Milk and milk products are generally considered prime sources of calcium, although a host of foods -- including tofu processed with calcium sulfate, fish with edible bones and a number of dark, leafy green vegetables -- also offer considerable amounts of the mineral.

Yet the relative economy of such foods as calcium sources varies greatly, according to Dianne Odland, author of "Calcium: Food Sources and Costs," a report published in a recent edition of Family Economics Review.

In her study, Odland, a home economist with the USDA's Human Nutrition Information Service, ranks a variety of foods from least to most costly by computing food costs per 100 milligrams of calcium, as well as cost per serving.

Odland reports that among dairy products, milks -- nonfat dry, skim, low-fat, whole and buttermilk -- usually offer the most calcium at the least expense. Moreover, these beverages also tend to be lowest in fat of milk and milk products.

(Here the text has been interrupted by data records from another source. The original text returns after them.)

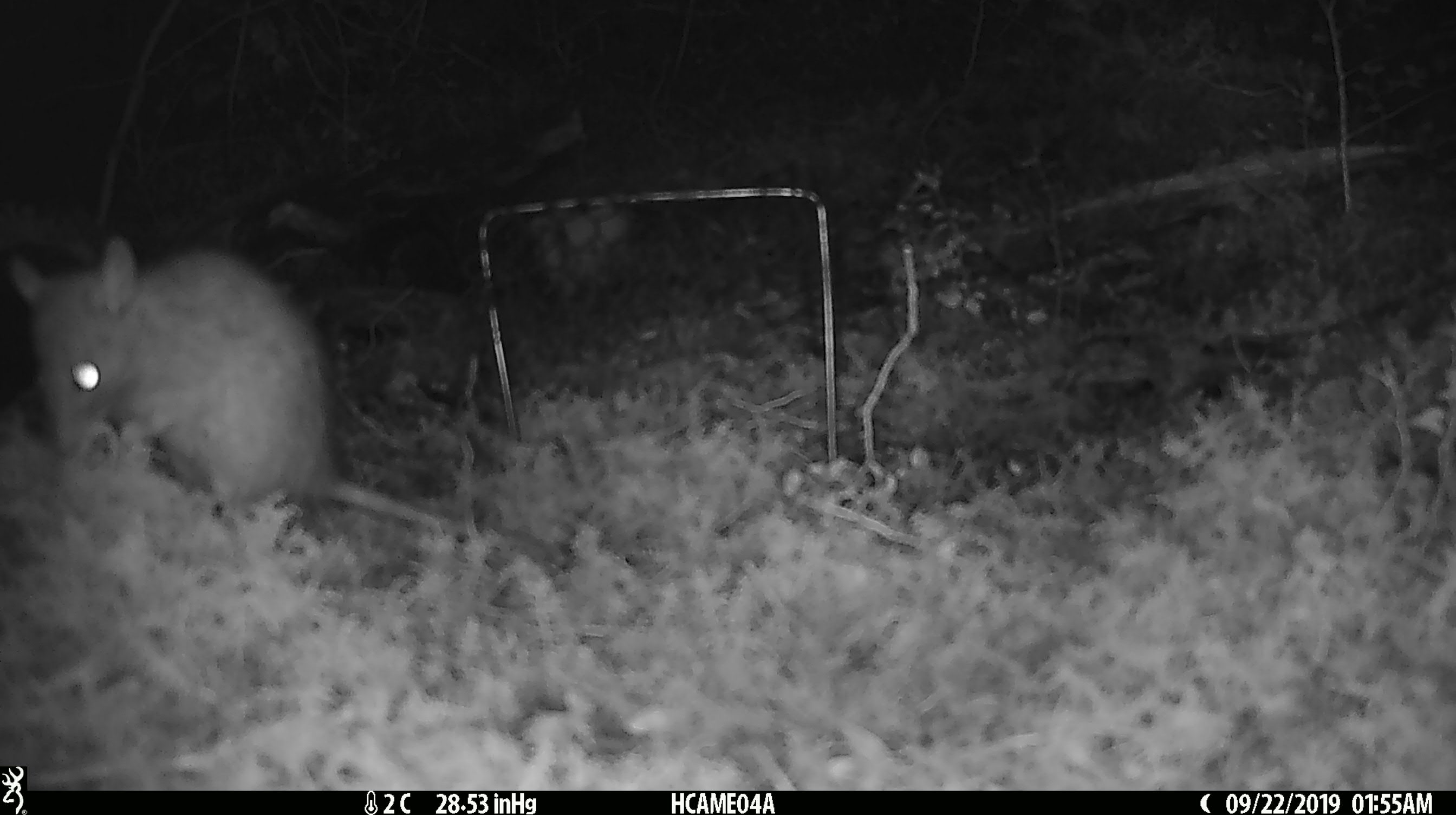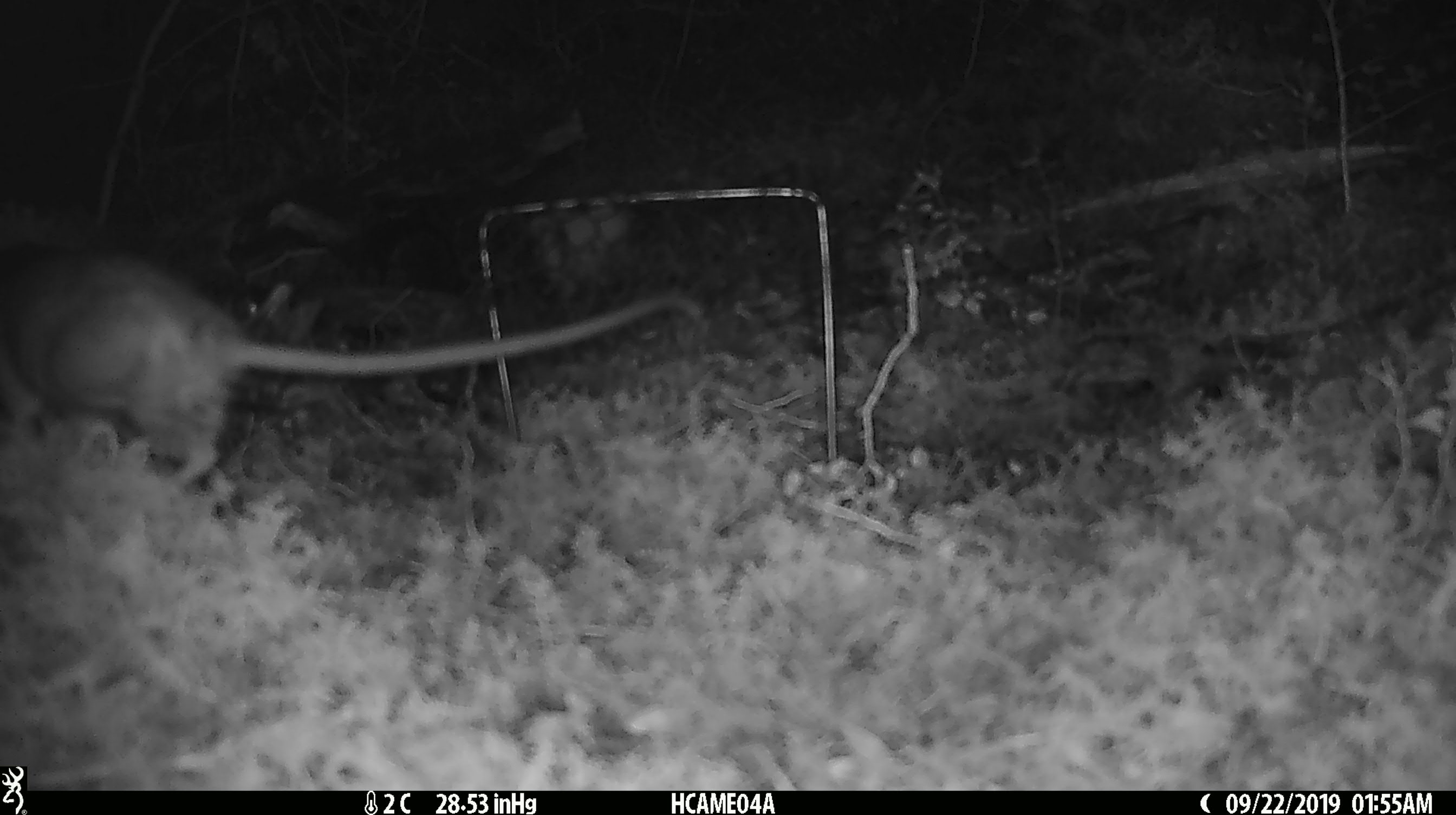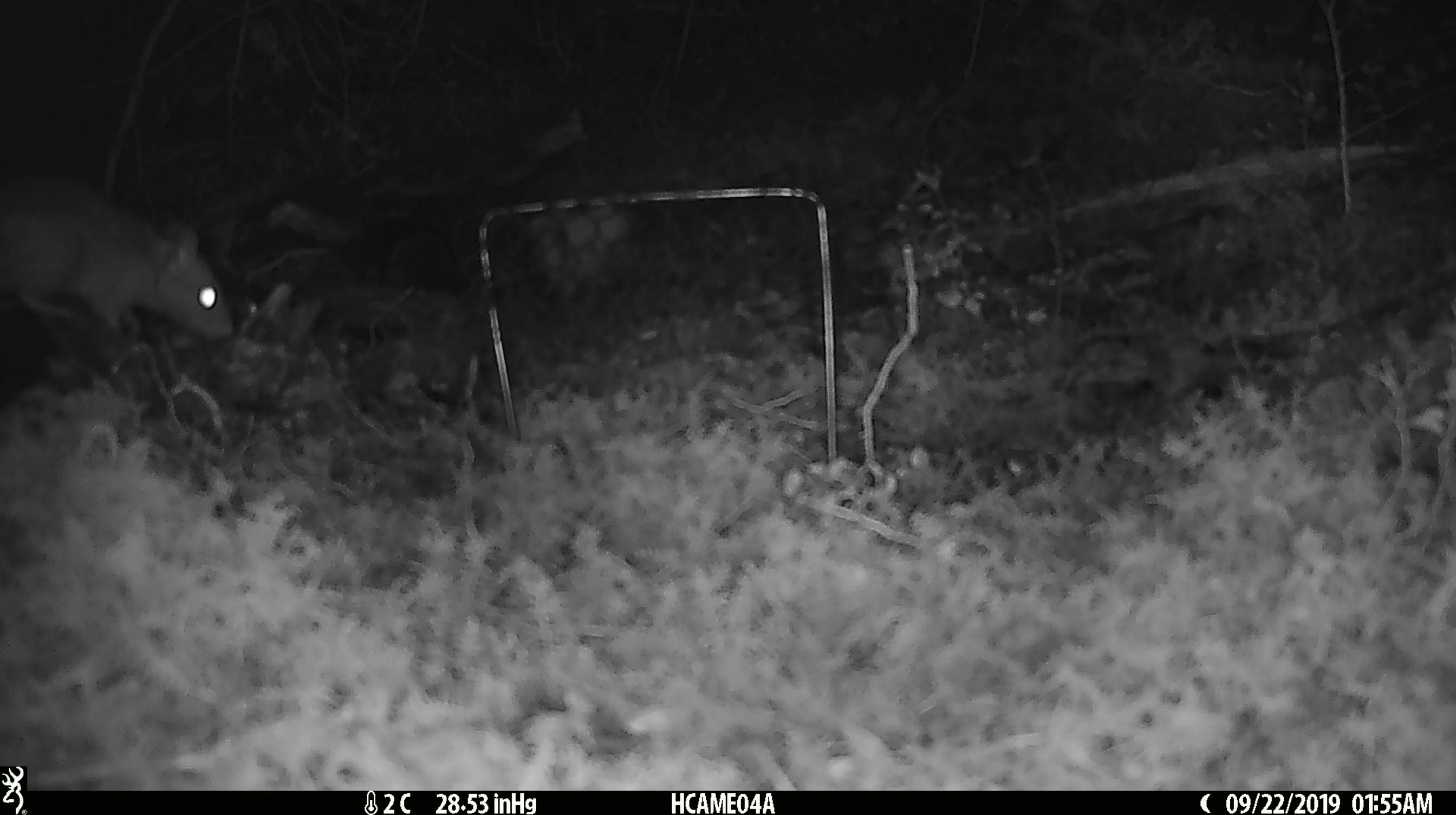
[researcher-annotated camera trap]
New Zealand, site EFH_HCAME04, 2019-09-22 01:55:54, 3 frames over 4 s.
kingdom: Animalia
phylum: Chordata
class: Mammalia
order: Rodentia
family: Muridae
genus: Rattus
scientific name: Rattus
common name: rat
Rat (Rattus).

Cheese, on the other hand, can cost from two to 12 times as much to provide an equal amount of calcium.

Take cottage cheese, for instance. "I think a lot of people are under the impression that cottage cheese is a good source of calcium," says Odland, yet "it takes 2 1/2 cups of cottage cheese to equal the same amount of calcium as is in a cup of milk." Moreover, on a per serving basis, cottage cheese is higher in sodium than all other dairy products considered in the study.

And cream cheese, in addition to being one of the most expensive sources of calcium in the review, offers the least calcium for its calories. Odland noted that it would take approximately 14 ounces of cream cheese (136 grams fat) to equal the calcium in a cup of 2 percent milk (five grams fat).

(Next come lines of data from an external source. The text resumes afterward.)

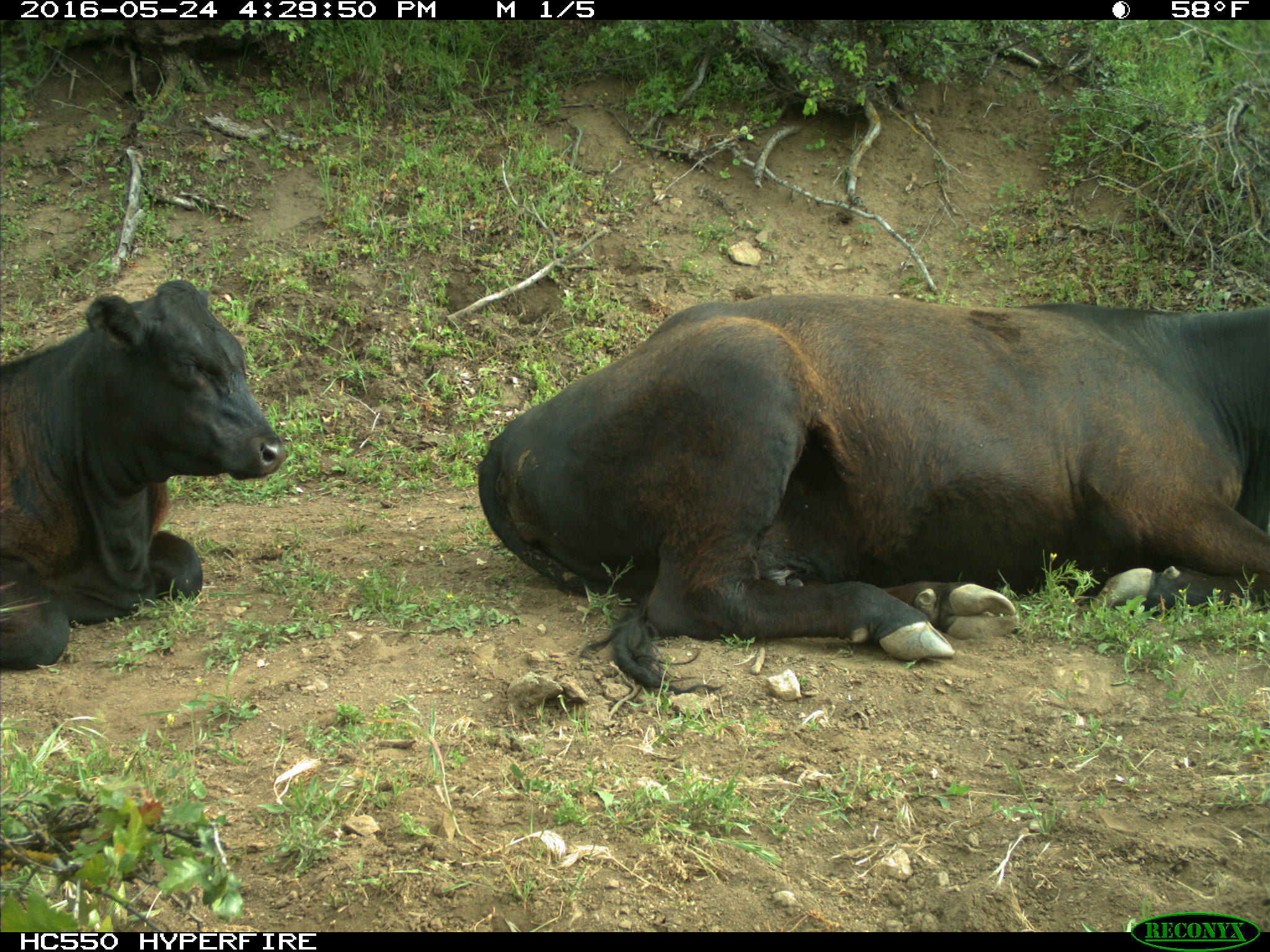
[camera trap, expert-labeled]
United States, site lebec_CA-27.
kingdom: Animalia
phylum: Chordata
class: Mammalia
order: Artiodactyla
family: Bovidae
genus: Bos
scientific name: Bos taurus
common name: domestic cow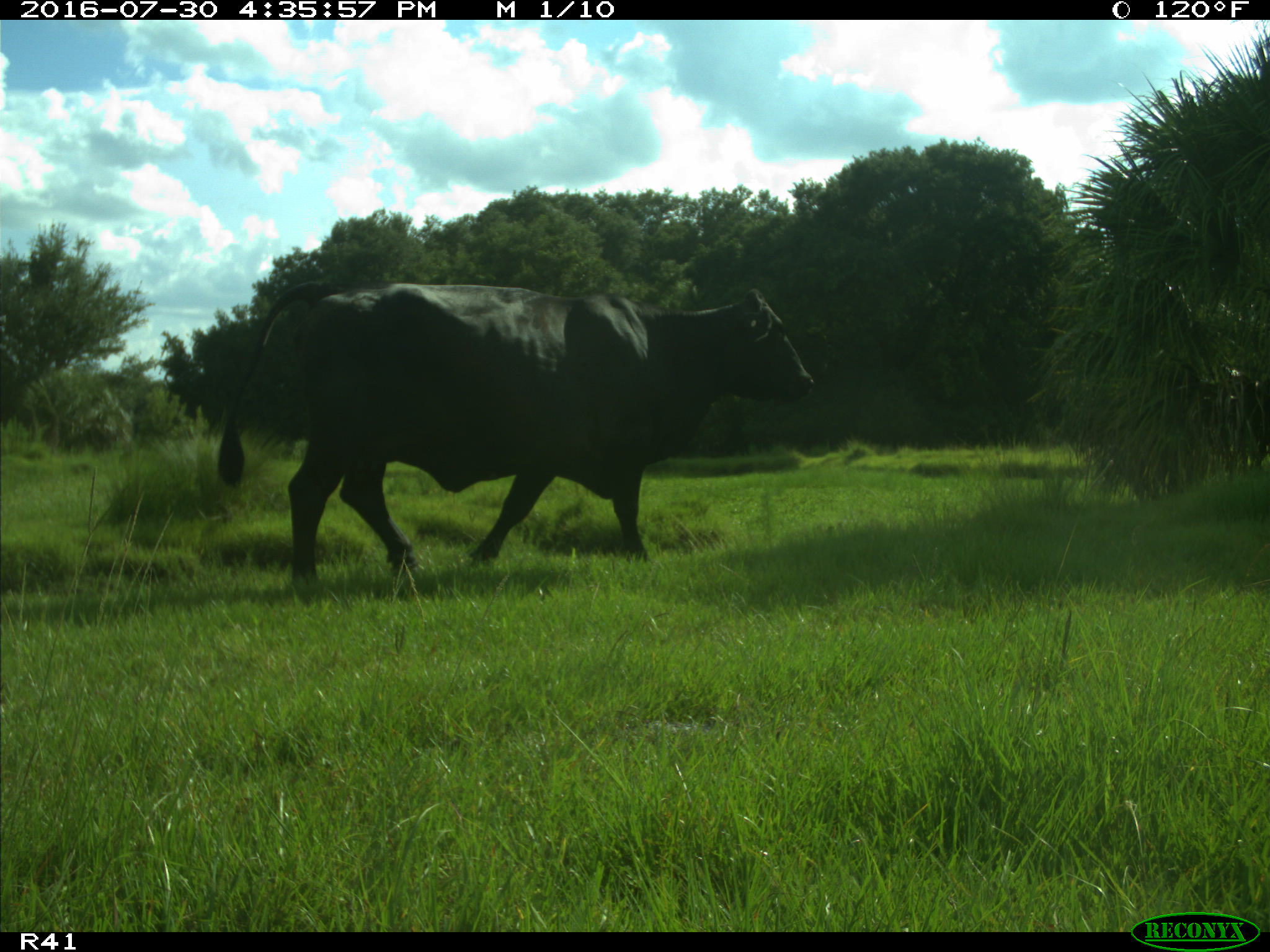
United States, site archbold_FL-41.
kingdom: Animalia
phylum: Chordata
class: Mammalia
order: Artiodactyla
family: Bovidae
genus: Bos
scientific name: Bos taurus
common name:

Of the nonmilk sources of calcium represented in the report, tofu processed with calcium sulfate was cited as the least expensive, broccoli the most expensive. And noteworthy among economical sources of calcium were calcium-fortified bread and enriched white bread, both of which ranked with milk as best values among the products surveyed.

While the cost of calcium in various foods is the main objective of the report, other nutritional concerns are also addressed: The diet-conscious might be interested to know that for their calories, leafy green vegetables provide more calcium than all other foods analyzed. And while mackerel is the least costly source of calcium among the fish represented in the study (salmon ranked highest), it is also considerably higher in fat and sodium.

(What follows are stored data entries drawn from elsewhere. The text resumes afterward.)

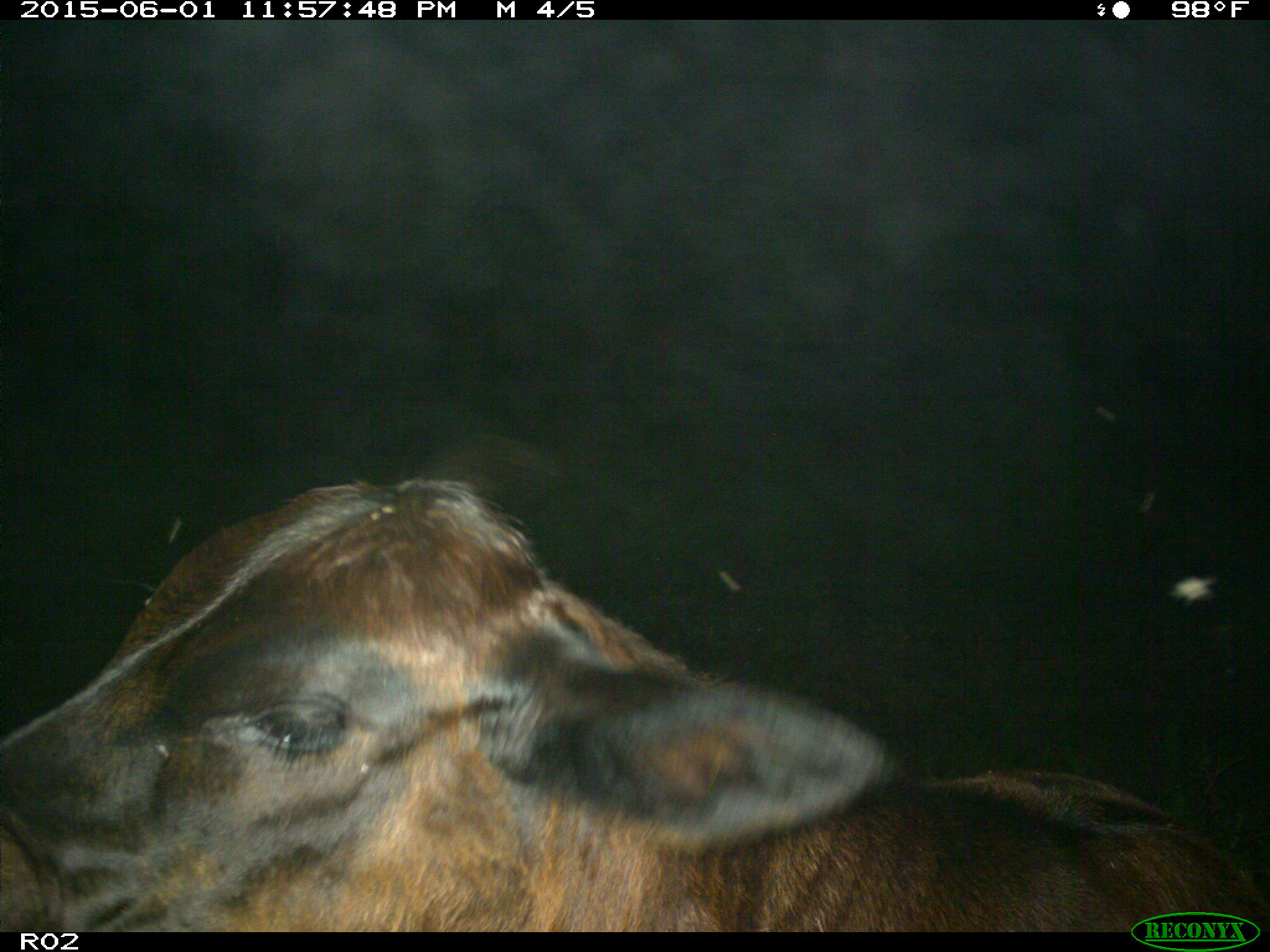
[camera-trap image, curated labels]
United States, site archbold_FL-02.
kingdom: Animalia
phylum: Chordata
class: Mammalia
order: Artiodactyla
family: Bovidae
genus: Bos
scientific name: Bos taurus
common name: domestic cow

Finally, while the survey revealed that the prices of all 18 calcium supplements included in it were lower in cost than nonfat dry milk per 100 mg (elemental) calcium, it concluded that "no supplement assures the variety and amounts of nutrients and energy provided by foods in a varied diet."

Here's an easy-to-prepare meal that provides 15 percent (149 milligrams) of the U.S. RDA for calcium, at a modest 165 calories per serving:

Express Lane list: broccoli, turkey breast, cornstarch, turkey broth, skim milk, cheddar cheese

TURKEY DIVAN (4 servings, about 3/4 cup each)

10-ounce package broccoli spears

1/2 pound turkey breast, cooked and sliced

2 tablespoons cornstarch

1/2 cup unsalted turkey broth

1/2 cup skim milk

1/3 cup cheddar cheese, shredded

1/4 teaspoon salt

Cook broccoli as directed on package until just tender. Drain.

Arrange broccoli in a 1 1/2-quart casserole. Lay turkey slices on top of broccoli.

Mix cornstarch with broth in saucepan until smooth. Add milk. Cook, stirring constantly, until thickened. Remove from heat.

Add cheese and salt. Stir until cheese melts. Pour sauce over turkey and bake in a 375-degree oven until sauce is bubbly, about 25 minutes.